Taco ‘Bout It: Humility for the Holidays

by Taco Olmstead


It’s easy to get caught up in my own head, especially this time of year. As a parent, I’ve been feeling the pressures of this season for eighteen years and counting. It’s easy for me to lose sight of the big picture under the weight of my own self perceived, scrutinizing eye. The air is crisp, the month is full of holidays and celebrations, fellowship is abundant, and I’m shaking in my boots and fighting depression with every step. Is it really that bad?

No, it really isn’t, or at least that’s what I tell myself. I repeat that logical bit of reason and hope it manifests itself somewhere in my heart and mind. I tell myself this because honestly, I have it pretty easy. I have a wonderful life and an amazing wife! I have two great kids, my daughter is now “adulting” and my son is growing into himself. Our dog cuddles me endlessly and I’m part of an amazing, vibrant community, bristling with creativity and culture! Who could ask for more?
Well, evidently, this time of year, I seem to. The other day I received a phone call from a friend and the conversation shifted to depression and anxiety, and I admitted my own susceptibility to both. He kind of chuckled and said, “You? Depressed? You’re always smiling and laughing?”
I am always smiling and laughing, it is my own built in defense mechanism. I fake it until I make it into a real smile, a real laugh, a real happy. Growing up in a small Vermont town not only as a distinct minority, but the ONLY minority, I learned how to laugh things off. The reaction has seemingly stuck with me throughout my life, and I’m glad it has, because a smile can soothe and lift up someone who might be feeling as off as I am.
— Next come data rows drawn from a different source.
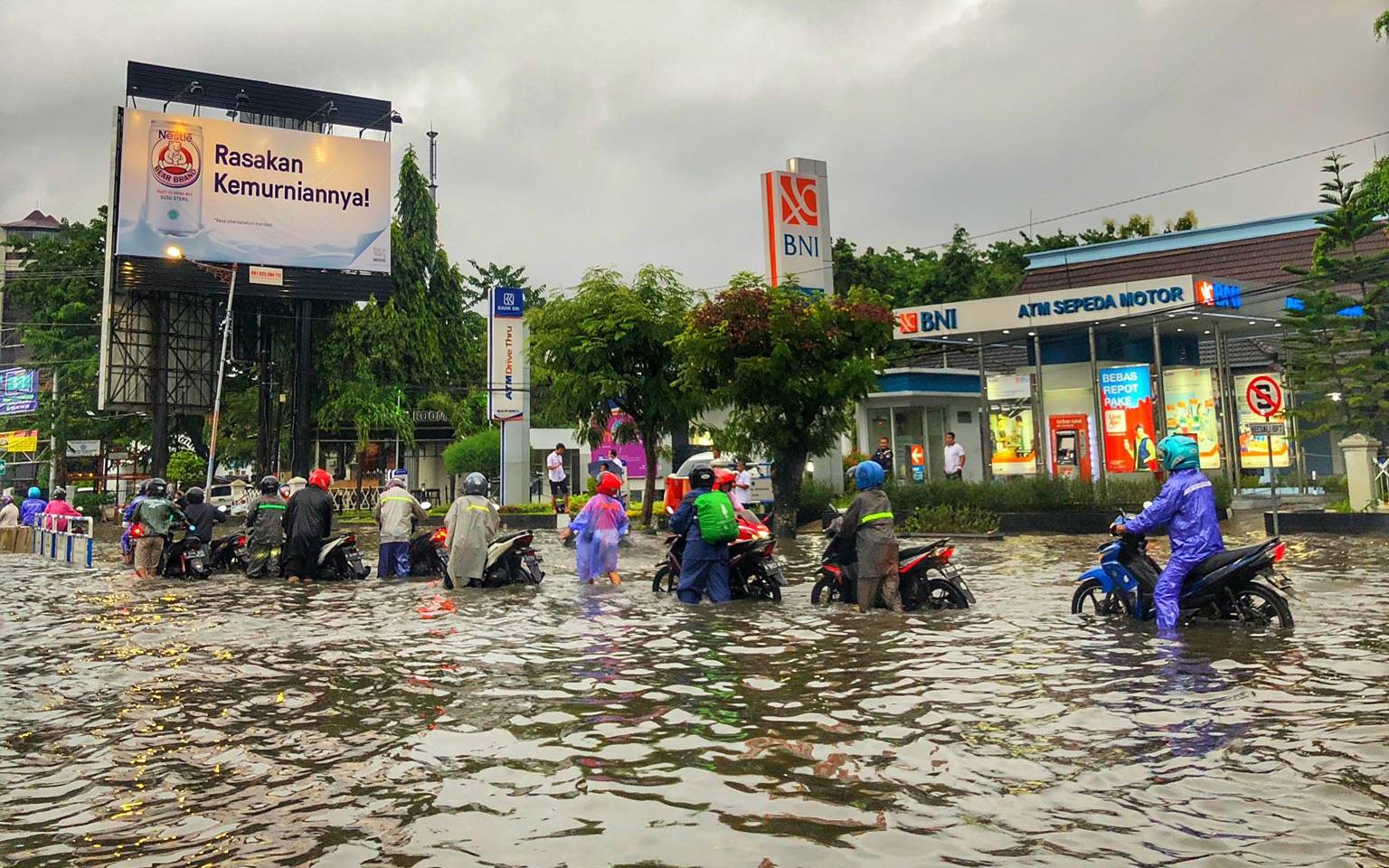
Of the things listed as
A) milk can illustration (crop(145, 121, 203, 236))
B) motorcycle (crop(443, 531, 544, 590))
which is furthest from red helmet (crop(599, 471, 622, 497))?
milk can illustration (crop(145, 121, 203, 236))

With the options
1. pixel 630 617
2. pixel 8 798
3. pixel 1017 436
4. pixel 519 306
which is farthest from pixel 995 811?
pixel 519 306

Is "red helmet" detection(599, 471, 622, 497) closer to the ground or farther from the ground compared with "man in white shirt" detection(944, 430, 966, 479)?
closer to the ground

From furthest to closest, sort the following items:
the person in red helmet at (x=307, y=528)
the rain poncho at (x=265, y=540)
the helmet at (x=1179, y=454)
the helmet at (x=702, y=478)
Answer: the rain poncho at (x=265, y=540), the person in red helmet at (x=307, y=528), the helmet at (x=702, y=478), the helmet at (x=1179, y=454)

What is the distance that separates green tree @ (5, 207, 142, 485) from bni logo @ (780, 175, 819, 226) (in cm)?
3880

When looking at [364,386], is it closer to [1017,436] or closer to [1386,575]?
[1017,436]

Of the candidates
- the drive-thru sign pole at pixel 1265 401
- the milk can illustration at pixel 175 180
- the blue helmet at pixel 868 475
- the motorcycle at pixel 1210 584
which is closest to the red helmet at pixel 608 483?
the blue helmet at pixel 868 475

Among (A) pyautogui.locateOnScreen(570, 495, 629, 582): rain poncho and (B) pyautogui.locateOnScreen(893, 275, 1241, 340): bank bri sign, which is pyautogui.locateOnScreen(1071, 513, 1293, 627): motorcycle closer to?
(A) pyautogui.locateOnScreen(570, 495, 629, 582): rain poncho

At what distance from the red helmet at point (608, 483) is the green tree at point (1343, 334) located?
19.8 metres

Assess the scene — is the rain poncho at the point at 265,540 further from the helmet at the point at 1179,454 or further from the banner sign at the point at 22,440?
the banner sign at the point at 22,440

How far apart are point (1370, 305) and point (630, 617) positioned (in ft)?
72.8

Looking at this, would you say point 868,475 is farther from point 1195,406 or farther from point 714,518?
point 1195,406

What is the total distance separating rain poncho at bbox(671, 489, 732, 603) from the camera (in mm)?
12907

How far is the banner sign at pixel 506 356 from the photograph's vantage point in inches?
1446

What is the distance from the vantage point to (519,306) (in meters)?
38.3
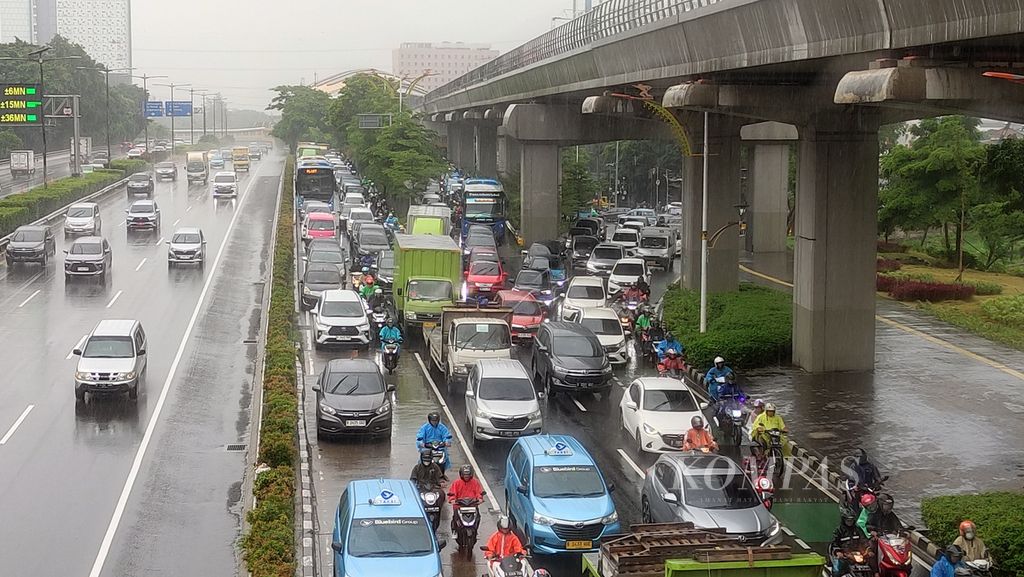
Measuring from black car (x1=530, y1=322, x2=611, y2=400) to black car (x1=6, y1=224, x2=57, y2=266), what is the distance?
25.2 meters

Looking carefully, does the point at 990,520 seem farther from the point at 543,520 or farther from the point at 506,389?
the point at 506,389

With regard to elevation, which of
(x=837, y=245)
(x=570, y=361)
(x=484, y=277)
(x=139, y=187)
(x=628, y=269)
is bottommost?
(x=570, y=361)

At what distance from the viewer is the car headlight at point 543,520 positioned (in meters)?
16.5

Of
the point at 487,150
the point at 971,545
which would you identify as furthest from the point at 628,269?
the point at 487,150

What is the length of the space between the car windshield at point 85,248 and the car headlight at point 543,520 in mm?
32020

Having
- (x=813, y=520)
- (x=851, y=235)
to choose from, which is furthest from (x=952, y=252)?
(x=813, y=520)

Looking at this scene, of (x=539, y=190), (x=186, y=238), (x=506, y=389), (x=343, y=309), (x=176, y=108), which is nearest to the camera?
(x=506, y=389)

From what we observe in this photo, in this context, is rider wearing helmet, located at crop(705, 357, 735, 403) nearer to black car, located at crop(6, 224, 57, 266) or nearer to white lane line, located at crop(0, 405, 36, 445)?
white lane line, located at crop(0, 405, 36, 445)

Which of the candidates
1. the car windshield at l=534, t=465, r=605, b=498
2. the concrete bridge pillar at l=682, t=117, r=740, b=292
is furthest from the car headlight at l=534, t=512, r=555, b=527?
the concrete bridge pillar at l=682, t=117, r=740, b=292

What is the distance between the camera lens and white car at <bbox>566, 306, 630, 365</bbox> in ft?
103

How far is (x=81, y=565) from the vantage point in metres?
17.2

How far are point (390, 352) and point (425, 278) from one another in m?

I have come to realize there are a lot of people feeling as off as I do, especially this time of year.
Some call it Seasonal Affect Disorder, some of it is the increased parental or social stress. While many of us believe that this time of year sees an increase in depression and suicide, according to the Center for Disease Control and Prevention, both are at a low in December. So what do I do, other than smile to get through these trying times?
First of all, I have a great support system to make sure I don’t hide away. It takes some prodding, but my friends make sure I get out and see some music and art. It really helps! Not only does live music allow me to keep in touch with friends, which always brings a smile to my face, but dancing gets the endorphins up as well.
Secondly, I make sure to count my blessings. It sounds a bit trite but it really does work! Take the time to realize all that you have that is good in your life, take the time to appreciate it, it’ll help make that smile a lot more real.
Thirdly, I make sure to check my expectations more often. I’m never going to have the “perfect” Christmas for my children, but I’ll definitely have a holiday full of love. I don’t even have to be festive all of the time. I’m pretty sure my kids enjoy “poking the bear” plenty because of that, which in turn makes me laugh as well!
Finally, I’m no longer afraid to ask for help. I never used to reach out, but that’s what friends are for. I often think about how upset I’d be if a friend of mine was going through hard times and didn’t let me help. Helping others out often is a form of therapy for people so you might be doing your friend a service as well.
In this community of ours, we pride ourselves on our caring ways. Make sure this shines through in the coming months. For a lot of us, the winter is a very challenging time. Make sure to check in with each other, take the time to tell each other you care, that you love them. It’s amazing how far a thoughtful word can go and how strong that medicine can be for a hurting heart.